Die dort gesammelten Gedanken und Bedenken sollen dann über die Kommunen an die Bürgerbeteiligungsstelle des Süd-Ost-Links geschickt werden. "Jeder muss sich dem Allgemeinwohl unterordnen. Es steht ja noch gar nichts fest, und da sollen wir über weitgehende Aussagen Beschlüsse fassen," wunderte sich Drehobel.

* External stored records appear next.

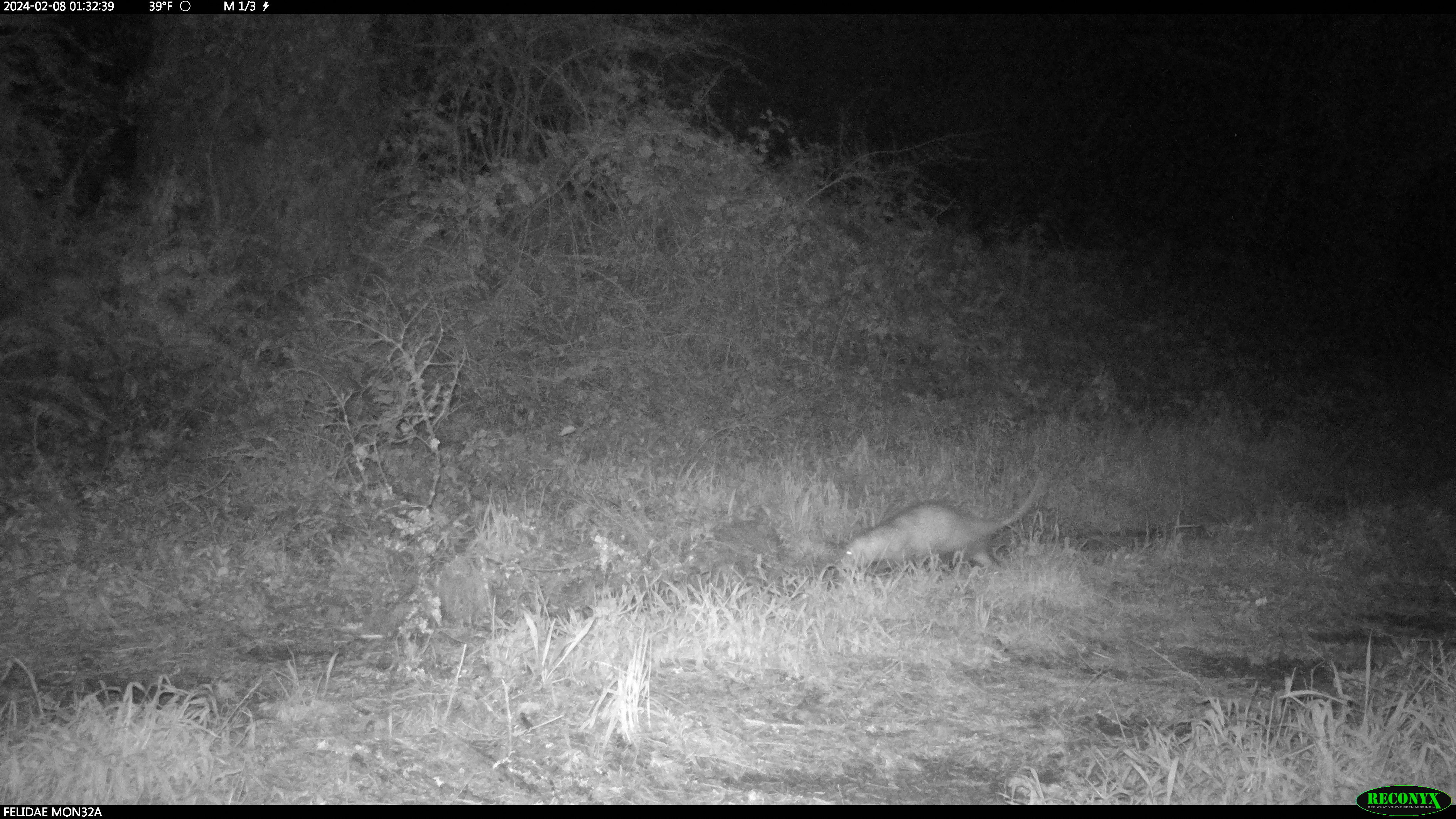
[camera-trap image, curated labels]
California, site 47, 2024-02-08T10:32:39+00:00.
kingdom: Animalia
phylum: Chordata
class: Mammalia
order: Didelphimorphia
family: Didelphidae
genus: Didelphis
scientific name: Didelphis virginiana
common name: virginia opossum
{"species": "virginia opossum (Didelphis virginiana)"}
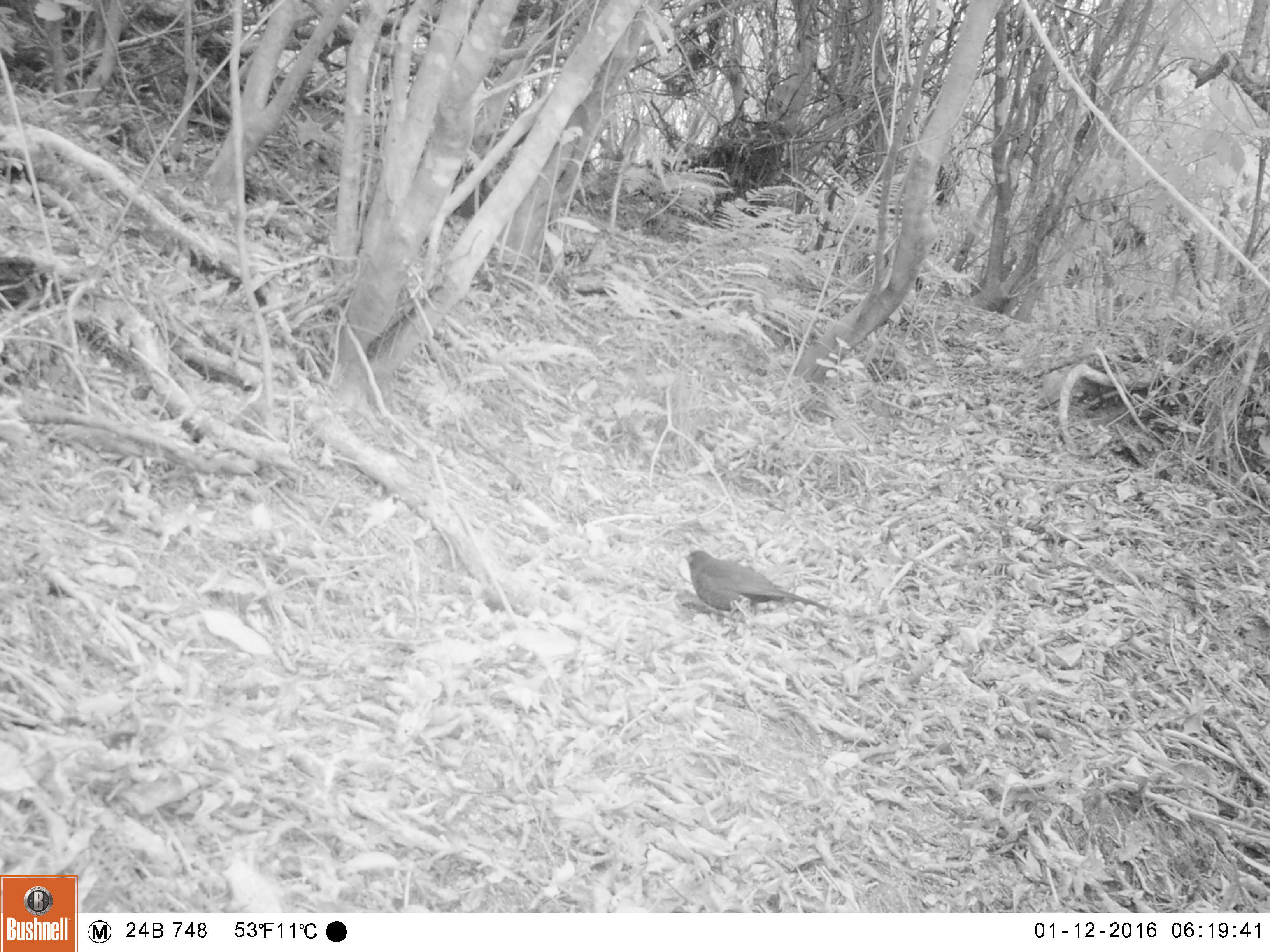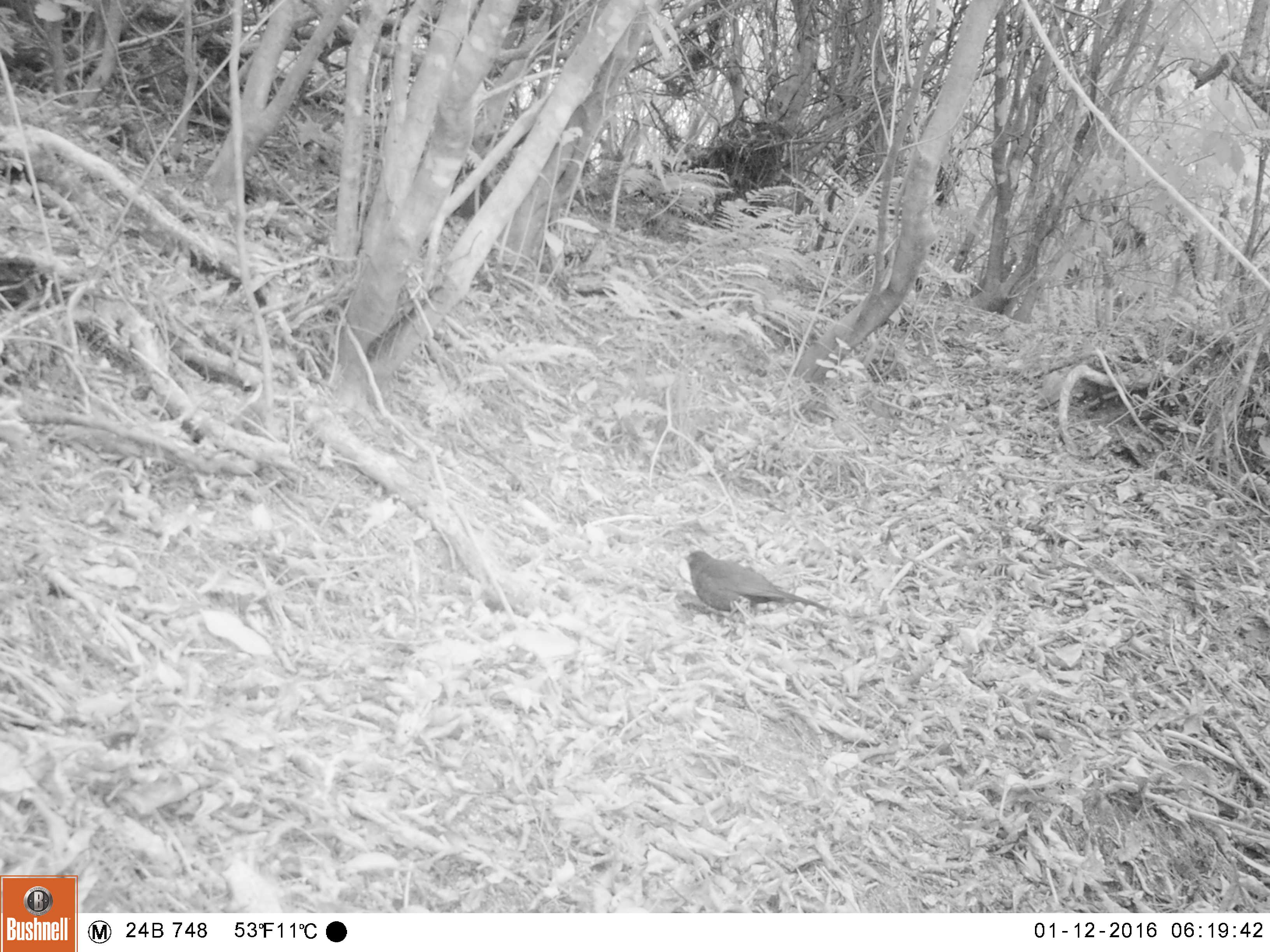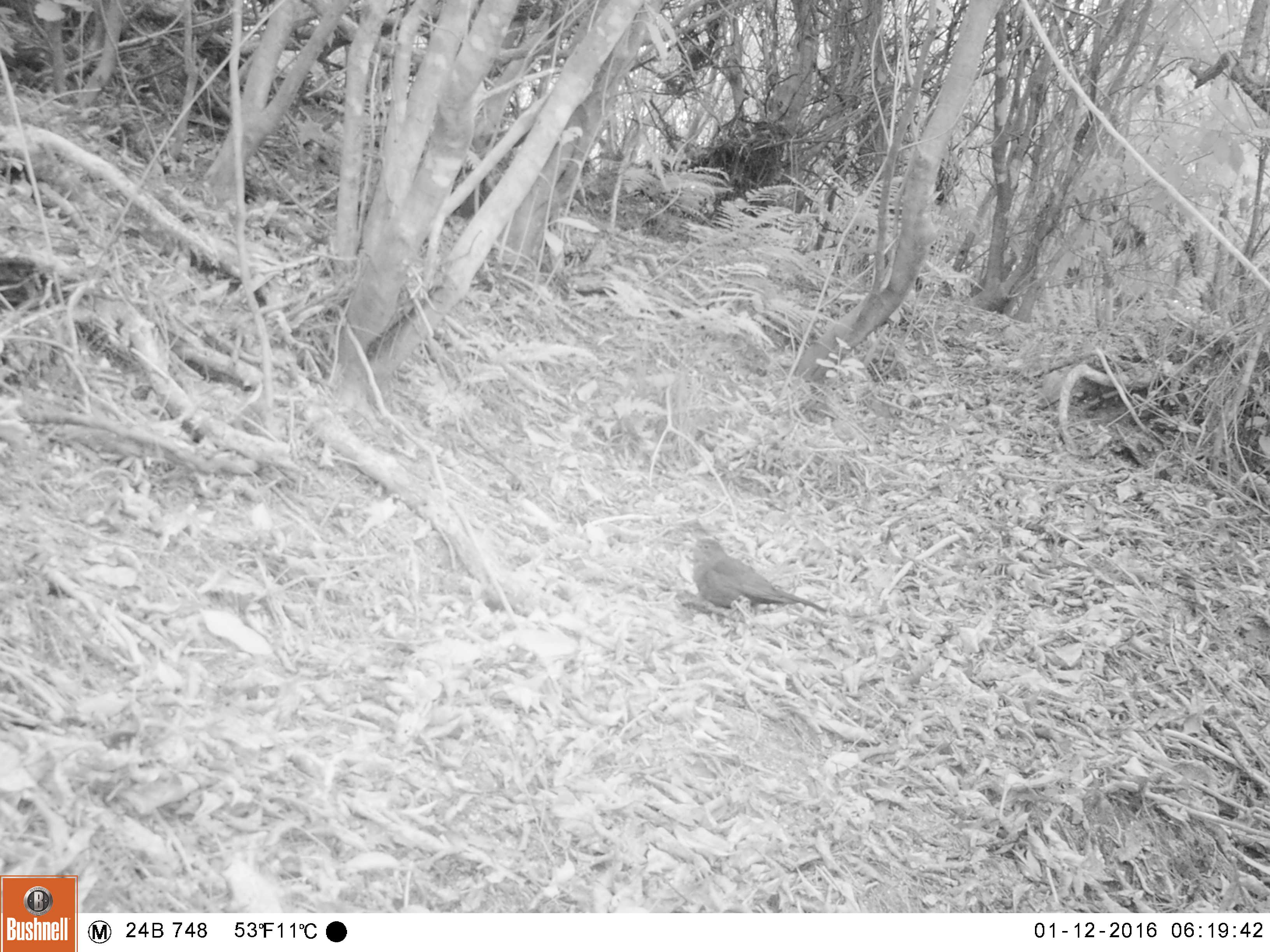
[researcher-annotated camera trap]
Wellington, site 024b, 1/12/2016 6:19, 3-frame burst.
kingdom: Animalia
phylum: Chordata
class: Aves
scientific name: Aves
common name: bird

Man brauche dazu doch Hintergrundwissen.

"Zu dumm dafür"


Der zweite Bürgermeister zitierte aus dem Beschlussvorschlag in der Sitzungsvorlage: "Bezüglich eines zu erstellenden Umweltberichts wird schon jetzt gefordert, dass auf jeden Fall bei den die Menschen schützenden Werten von Vorsorgewerten ausgegangen werden muss und nicht nur derzeit als sicher erkannte Gefährdungen als Grundlage genommen werden dürfen." "So was soll ich beschließen? Ich fühle mich zu dumm dafür." Auch andere Gemeinderäte wollten aufgrund der Faktenlage keinen Beschluss fassen und einen solchen erst einmal vertagen.